### Document passage
-- BEGIN --
You are viewing a plain text version of this content. The canonical link for it is here.
Posted to dev@jackrabbit.apache.org by Christoph Kiehl <ki...@subshell.com> on 2007/03/01 14:00:36 UTC

Re: Query Performance and Optimization

David Johnson wrote:

> Digging into the internals of Jackrabbit, we have noticed that there is an
> implementation of RangeQuery that essentially walks the results if the # of
> query terms is greater than what Lucene can handle.  Reading the Lucene
> documentation, it looks like Filters are the recommended method of
> implementing "large" range queries, and also seem like a natural for
> matching node types - i.e., select * from Column

As we are expecting to reach a count of 1.000.000+ nodes in one of our 
repositories I'm always interested in any performance improvements. Is anyone 
investigating in this proposal? Or could at least anyone tell me if it's worth 
investigating? ;)

Cheers,
Christoph


Re: Query Performance and Optimization

Posted by David Johnson <db...@gmail.com>.
Any pointers and thoughts from the developers who have worked on the
LuceneQueryBuilder would be very appreciated.  As an idea, I was thinking of
running the Query AST through an optimization before it is passed the the
query builder.  Perhaps in
org.apache.jackrabbit.core.query.lucene.QueryImpl.execute() right before the
LueceneQueryBuilder.createQuery call.

Has anyone done any profiling on queries?  I have some data that I have
gathered with the Netbeans profiler that I could share if anyone is
interested.  Some highlights:

org.apache.lucene.search.Searcher.search(...) and children are taking 96%
time
of the children the first "hit" into jackrabbit code is at
org.apache.jackrabbit.core.query.lucene.SharedFiledSortComparator.newComparator(...)
-- END --
(Dataset rows)
-- BEGIN --
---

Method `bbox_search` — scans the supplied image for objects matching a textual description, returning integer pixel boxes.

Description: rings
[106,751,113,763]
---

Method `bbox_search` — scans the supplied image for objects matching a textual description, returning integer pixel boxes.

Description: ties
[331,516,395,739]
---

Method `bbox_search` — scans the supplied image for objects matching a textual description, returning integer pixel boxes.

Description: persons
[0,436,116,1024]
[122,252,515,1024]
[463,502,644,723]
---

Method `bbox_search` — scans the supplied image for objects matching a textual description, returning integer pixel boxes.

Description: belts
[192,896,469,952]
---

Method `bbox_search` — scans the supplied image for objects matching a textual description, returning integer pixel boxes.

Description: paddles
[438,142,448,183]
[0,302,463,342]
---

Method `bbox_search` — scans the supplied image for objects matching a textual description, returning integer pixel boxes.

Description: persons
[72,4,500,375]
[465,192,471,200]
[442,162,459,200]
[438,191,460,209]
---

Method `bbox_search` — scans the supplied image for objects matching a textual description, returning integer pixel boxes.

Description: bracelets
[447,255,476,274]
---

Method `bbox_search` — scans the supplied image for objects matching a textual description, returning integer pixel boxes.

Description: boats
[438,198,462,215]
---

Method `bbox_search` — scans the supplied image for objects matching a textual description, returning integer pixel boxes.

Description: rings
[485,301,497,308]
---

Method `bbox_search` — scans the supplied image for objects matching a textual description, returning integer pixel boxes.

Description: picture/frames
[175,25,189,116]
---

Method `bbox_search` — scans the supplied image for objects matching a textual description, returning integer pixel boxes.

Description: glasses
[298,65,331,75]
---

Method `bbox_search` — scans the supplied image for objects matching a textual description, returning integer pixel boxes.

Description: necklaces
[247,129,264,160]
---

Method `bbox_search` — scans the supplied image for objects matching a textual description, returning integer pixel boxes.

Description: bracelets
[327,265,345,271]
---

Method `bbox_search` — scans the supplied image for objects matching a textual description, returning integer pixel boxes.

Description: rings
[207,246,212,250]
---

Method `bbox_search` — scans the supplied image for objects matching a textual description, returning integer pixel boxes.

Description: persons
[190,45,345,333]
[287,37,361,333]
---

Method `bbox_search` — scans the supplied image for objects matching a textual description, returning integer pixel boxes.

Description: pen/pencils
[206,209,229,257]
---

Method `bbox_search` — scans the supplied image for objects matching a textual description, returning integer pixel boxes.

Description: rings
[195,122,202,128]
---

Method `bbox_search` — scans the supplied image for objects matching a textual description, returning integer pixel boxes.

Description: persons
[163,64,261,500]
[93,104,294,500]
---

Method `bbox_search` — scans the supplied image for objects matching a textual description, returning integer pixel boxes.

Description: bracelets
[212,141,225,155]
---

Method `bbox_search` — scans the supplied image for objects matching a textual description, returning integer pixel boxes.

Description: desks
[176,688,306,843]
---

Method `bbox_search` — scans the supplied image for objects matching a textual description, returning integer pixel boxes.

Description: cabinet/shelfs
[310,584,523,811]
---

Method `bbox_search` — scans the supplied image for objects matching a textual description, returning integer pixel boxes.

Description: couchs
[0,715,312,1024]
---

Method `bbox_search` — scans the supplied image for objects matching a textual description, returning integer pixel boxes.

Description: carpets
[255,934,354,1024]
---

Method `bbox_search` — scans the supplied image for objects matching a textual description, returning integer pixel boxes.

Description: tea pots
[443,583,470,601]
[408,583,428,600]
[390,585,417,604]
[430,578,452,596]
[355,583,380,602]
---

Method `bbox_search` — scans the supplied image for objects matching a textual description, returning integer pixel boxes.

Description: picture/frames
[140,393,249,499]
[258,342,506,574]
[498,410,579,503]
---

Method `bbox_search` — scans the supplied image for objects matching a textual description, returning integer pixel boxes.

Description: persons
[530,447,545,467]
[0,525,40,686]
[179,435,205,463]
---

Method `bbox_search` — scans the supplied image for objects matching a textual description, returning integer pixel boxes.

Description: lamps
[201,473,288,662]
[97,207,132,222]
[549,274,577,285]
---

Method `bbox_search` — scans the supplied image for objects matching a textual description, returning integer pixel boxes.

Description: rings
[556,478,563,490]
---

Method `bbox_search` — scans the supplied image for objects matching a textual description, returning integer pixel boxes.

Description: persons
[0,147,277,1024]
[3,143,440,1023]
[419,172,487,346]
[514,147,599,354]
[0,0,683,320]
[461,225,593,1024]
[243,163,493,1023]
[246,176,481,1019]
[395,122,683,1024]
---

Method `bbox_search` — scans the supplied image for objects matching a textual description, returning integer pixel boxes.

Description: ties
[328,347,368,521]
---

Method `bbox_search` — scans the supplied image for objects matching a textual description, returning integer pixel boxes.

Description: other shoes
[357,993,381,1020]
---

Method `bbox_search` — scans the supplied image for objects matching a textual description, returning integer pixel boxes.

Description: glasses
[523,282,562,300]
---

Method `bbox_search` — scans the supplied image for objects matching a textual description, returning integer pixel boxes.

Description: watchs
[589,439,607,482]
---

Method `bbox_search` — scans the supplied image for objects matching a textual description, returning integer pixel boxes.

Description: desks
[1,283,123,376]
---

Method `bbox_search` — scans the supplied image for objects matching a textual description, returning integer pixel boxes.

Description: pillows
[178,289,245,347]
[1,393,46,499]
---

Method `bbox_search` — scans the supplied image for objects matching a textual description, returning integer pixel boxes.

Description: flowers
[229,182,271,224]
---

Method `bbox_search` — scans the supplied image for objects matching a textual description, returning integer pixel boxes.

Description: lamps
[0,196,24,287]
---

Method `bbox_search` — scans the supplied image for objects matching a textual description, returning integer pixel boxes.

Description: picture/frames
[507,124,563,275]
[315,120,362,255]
-- END --
### Written instruction
Pick up the Jackrabbit query performance thread from its last line and carry it on.

### Final answer
with 58% time
with its child -
org.apache.jackrabbit.core.query.lucene.SharedFieldCache.getStringIndex(...)
taking all of its time.

At that point the biggest child is
org.apache.lucene.index.MultiTermDocs.next() taking the majority of the time
from then on out.

Any pointers/thoughts on either writing an optimizer for Lucene, alternate
indexing engines or even how to optimize queries would be appreciated.

-Dave

On 3/1/07, Christoph Kiehl <ki...@subshell.com> wrote:
>
> David Johnson wrote:
>
> > Digging into the internals of Jackrabbit, we have noticed that there is
> an
> > implementation of RangeQuery that essentially walks the results if the #
> of
> > query terms is greater than what Lucene can handle.  Reading the Lucene
> > documentation, it looks like Filters are the recommended method of
> > implementing "large" range queries, and also seem like a natural for
> > matching node types - i.e., select * from Column
>
> As we are expecting to reach a count of 1.000.000+ nodes in one of our
> repositories I'm always interested in any performance improvements. Is
> anyone
> investigating in this proposal? Or could at least anyone tell me if it's
> worth
> investigating? ;)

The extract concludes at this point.